Personal information
- Full name: Nicolás Melamed Ribaudo
- Date of birth: 11 April 2001 (age 25)
- Place of birth: Castelldefels, Spain
- Height: 1.73 m (5 ft 8 in)
- Position: Attacking midfielder

Team information
- Current team: Almería
- Number: 10

Youth career
- Atlètic Vilafranca
- Cornellà
- 2013–2019: Espanyol

Senior career*
- Years: Team / Apps / (Gls)
- 2019–2020: Espanyol B / 39 / (9)
- 2019–2024: Espanyol / 124 / (13)
- 2024–: Almería / 66 / (10)

International career^{‡}
- 2020: Spain U19 / 2 / (0)
- 2021: Spain U21 / 1 / (0)

= Nico Melamed =

Spanish footballer (born 2001)

Nicolás "Nico" Melamed Ribaudo (born 11 April 2001) is a Spanish professional footballer who plays as an attacking midfielder for Segunda Division club UD Almería.

==Club career==
===Espanyol===
Born in Castelldefels, Barcelona, Catalonia, Melamed joined RCD Espanyol's youth setup in 2013, after representing UE Cornellà and FP Atlètic Vilafranca. He made his senior debut with the reserves on 17 February 2019, starting in a 1–1 Segunda División B away draw against SD Ejea.

Melamed renewed his contract with the Pericos on 29 April 2019, signing until 2023. He scored his first senior goal on 5 May 2019, netting his team's second in a 2–0 away defeat of former side Cornellà; by doing so, he became the first player from the 21st century to score for Espanyol in any senior category.

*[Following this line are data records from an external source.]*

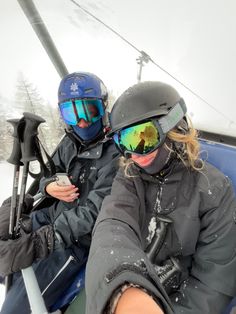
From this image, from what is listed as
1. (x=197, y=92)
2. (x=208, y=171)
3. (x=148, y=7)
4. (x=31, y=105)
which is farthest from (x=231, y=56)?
(x=208, y=171)

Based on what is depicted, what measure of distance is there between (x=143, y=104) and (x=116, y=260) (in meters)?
0.64

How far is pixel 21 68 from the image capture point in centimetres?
868

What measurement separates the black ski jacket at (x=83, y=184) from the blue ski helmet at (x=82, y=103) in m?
0.12

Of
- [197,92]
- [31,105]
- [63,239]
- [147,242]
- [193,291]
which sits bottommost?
[31,105]

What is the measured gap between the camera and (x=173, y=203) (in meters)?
1.34

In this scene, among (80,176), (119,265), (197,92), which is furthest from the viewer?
(197,92)

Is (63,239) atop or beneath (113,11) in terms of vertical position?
beneath

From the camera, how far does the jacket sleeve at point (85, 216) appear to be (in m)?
1.71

Melamed made his professional debut on 15 August 2019, coming on as a second-half substitute for Matías Vargas in a 3–0 home defeat of FC Luzern, for the season's UEFA Europa League; he was also the first player from the 21st century to feature with the first team. He made his La Liga debut on 25 June of the following year, replacing Adri Embarba in a 1–0 away loss against Real Betis.

Definitely promoted to the main squad for the 2020–21 campaign, now in Segunda División, Melamed scored his first professional goal on 4 October 2020, in a 1–0 away win against CE Sabadell FC. He scored a further five times in 33 appearances during the season, as his side returned to the top tier.

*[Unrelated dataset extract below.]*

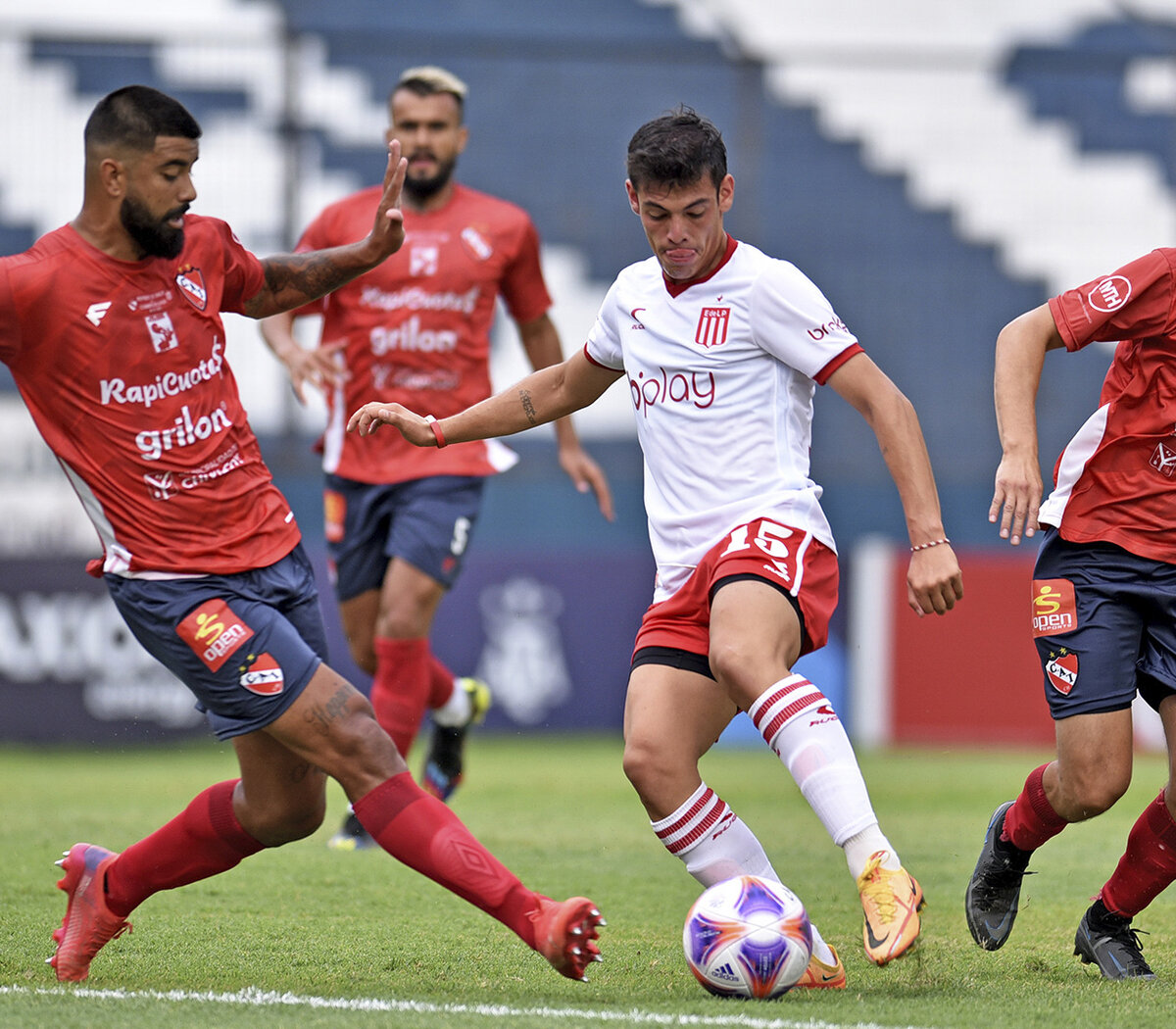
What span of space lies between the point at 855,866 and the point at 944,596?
635 millimetres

On 31 August 2021, Melamed changed kit number to the 21 jersey, worn by former Espanyol youth graduate Daniel Jarque. He scored his first goal in the main category on 8 May 2022, netting the equalizer in a 1–1 home draw against CA Osasuna.

===Almería===
On 3 July 2024, after helping the Pericos in their promotion back to the top tier, free agent Melamed signed a six-year contract with UD Almería, now in the second division.

==Personal life==
Melamed was born in Spain and is of Argentine descent through his mother. His maternal grandfather Felipe Ribaudo (1940–1998) was an Argentine footballer who played for Estudiantes.